Top of Excerpt

I previously tried the following using the IStorable and ISaveable classes as an alternative to the abstract Saveable class I've shown you above, but this resulted in another very ugly and non-robust solution to my issue.
Saveable.java
public class Saveable {
// Suppress default constructor
private Saveable() {}
// Save a class to the specified location using the specified gson
public static <T extends ISaveable> T save(T instance) throws IOException {
Files.createDirectories(instance.getLocation().getParent());
Files.write(instance.getLocation(), instance.getGson().toJson(instance).getBytes(), StandardOpenOption.CREATE, StandardOpenOption.TRUNCATE_EXISTING, LinkOption.NOFOLLOW_LINKS);
return instance;
}
// Load a file from the specified location using the specified gson and cast it to the specified class using the specified generic
public static <T extends ISaveable> ISaveable load(Path location, Gson gson, Class<T> clazz, Class<?> genericClazz) throws IOException {
if (!Files.exists(location)) {
return null;
} else {
TypeToken<?> type = genericClazz == null ? TypeToken.get(clazz) : TypeToken.getParameterized(clazz, genericClazz);
ISaveable saveable = gson.fromJson(Files.newBufferedReader(location), type.getType());
saveable.setGson(gson);
saveable.setLocation(location);
return saveable;
}
}
}
ISaveable.java
public interface ISaveable {
// Gson
Gson getGson();
void setGson(Gson gson);
// Location
Path getLocation();
void setLocation(Path location);
}
IStorable.java
public interface IStoreable {
String getUuid();
}
Store.java
public class Store<T extends IStoreable> extends LinkedHashMap<String, T> implements ISaveable {
private transient Path location;
private transient Gson gson;
public Store(Path location, Gson gson) {
this.location = location;
this.gson = gson;
}
public Store() {
this.location = null;
this.gson = null;
}
public Store<T> put(T value) {
this.put(value.getUuid(), value);
return this;
}
public Store<T> remove(T value) {
this.remove(value.getUuid());
return this;
}
public Store<T> save() throws IOException {
return Saveable.save(this);
}
#SuppressWarnings("unchecked")

Bottom of Excerpt

- **Exercise instructions**
[A] Using the Java excerpt, decide whether each statement agrees with it: (i) The Saveable class's constructor is private. (ii) The load method throws an exception when no file exists at the given location. (iii) The Store class extends LinkedHashMap. Answer each with yes or no and quote the deciding words.
[B] Answer these from the Java excerpt:
(i) What key does Store's put method use when it stores a value?
(ii) What does Store's no-argument constructor set location and gson to?
(iii) Which StandardOpenOption values are passed to Files.write in the save method?
[C] List every method declared in the ISaveable interface in the Java excerpt.

Top of Supplied data

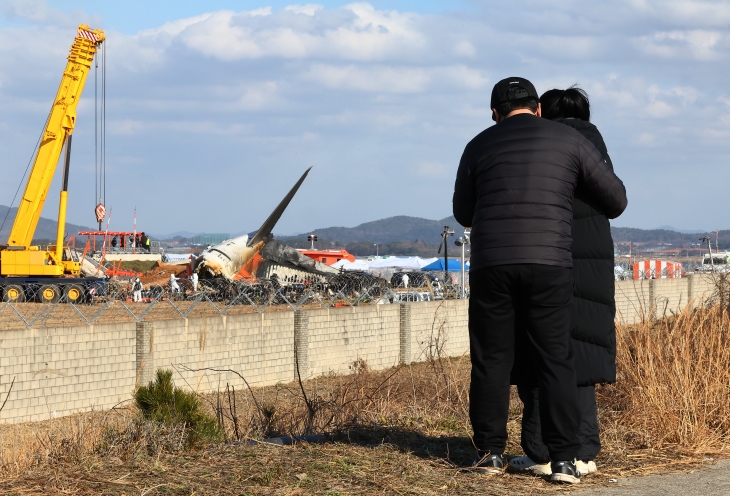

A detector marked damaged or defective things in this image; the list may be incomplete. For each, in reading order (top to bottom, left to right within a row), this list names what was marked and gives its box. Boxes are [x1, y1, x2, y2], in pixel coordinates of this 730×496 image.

crashed airplane [189, 168, 334, 280]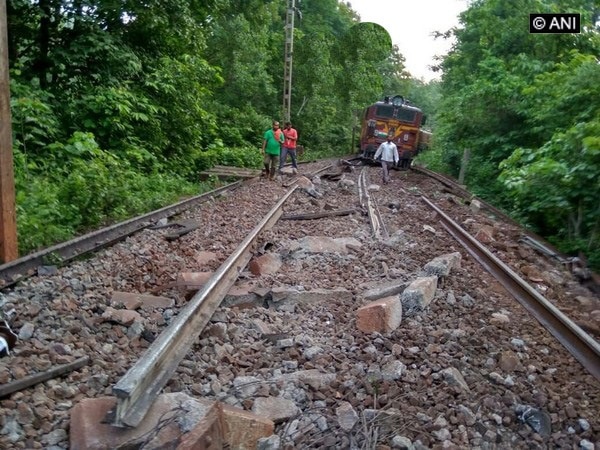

Bottom of Supplied data

- **Set of answers**
[A]
(i) Yes: "private Saveable() {}"
(ii) No: "if (!Files.exists(location)) { return null;"
(iii) Yes: "extends LinkedHashMap<String, T>"

[B]
(i) The value's UUID, from value.getUuid()
(ii) null
(iii) StandardOpenOption.CREATE and StandardOpenOption.TRUNCATE_EXISTING

[C] getGson, setGson, getLocation, setLocation